The second category is proxy connectivity. First check whether http://localhost:8082/health returns a healthy status, then confirm that your environment variables are active.

curl http://localhost:8082/health                    # Check proxy health status
echo $ANTHROPIC_BASE_URL                             # Confirm the proxy address
echo $ANTHROPIC_AUTH_TOKEN                           # Confirm the placeholder token
uv tool upgrade free-claude-code                     # Upgrade to the latest version to fix compatibility issues

These commands help diagnose three high-frequency failure modes: startup failure, connection failure, and version incompatibility.
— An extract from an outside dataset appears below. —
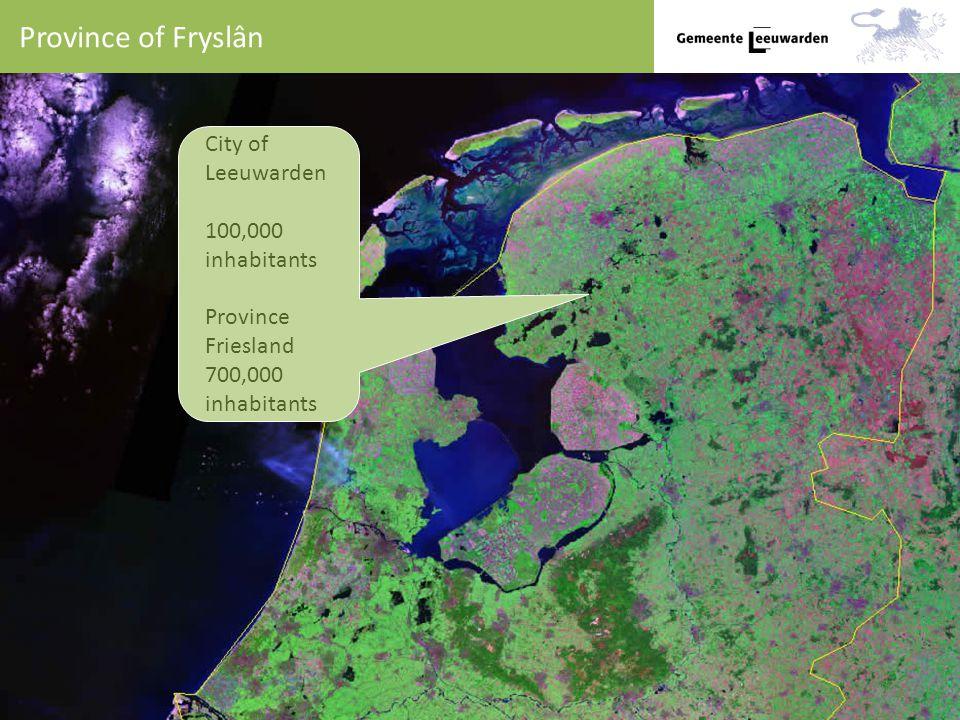 Province of Fryslân City of Leeuwarden 100,000 inhabitants Province Friesland 700,000 inhabitants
The security boundary should be designed around a local-proxy default

It is best to listen only on localhost, never commit .env to the repository, and never expose an unauthenticated proxy instance to the public internet. If you must expose it externally, add an authentication token.

If you call NVIDIA NIM or OpenRouter, assume that request content will be sent to a third-party service. If your workflow involves private code, sensitive scripts, or internal network configuration, prioritize local models.

Comparing cost and fit helps you decide faster

NVIDIA NIM is a strong choice for most developers who want a free daily driver. OpenRouter works well as a supplemental pool of free models. LM Studio is best for privacy and offline usage. llama.cpp is better suited to advanced users who already understand local inference stacks.

From an engineering perspective, the best option is usually not a single backend. The multi-backend hybrid mode provided by free-claude-code lets you optimize quality, speed, privacy, and cost at the same time.

FAQ

Q1: Is free-claude-code a replacement for Claude Code?

No. It is better understood as a local model proxy layer for Claude Code. It preserves the frontend experience and only replaces the model endpoint.

Q2: Which free backend is best for beginners?

Start with NVIDIA NIM. It is easy to configure, its free quota is clear, and model quality is relatively stable.

Q3: When should you use local models?

Local models are the best choice when you need offline execution, want to protect code privacy, or do not want requests sent to third-party platforms.

Core summary

This article reconstructs the core principles, installation workflow, model routing, CLI and VS Code integration methods, and common troubleshooting steps behind free-claude-code. It helps developers switch Claude Code seamlessly to NVIDIA NIM, OpenRouter, or local models through a local proxy, enabling a low-cost or even zero-cost AI coding workflow.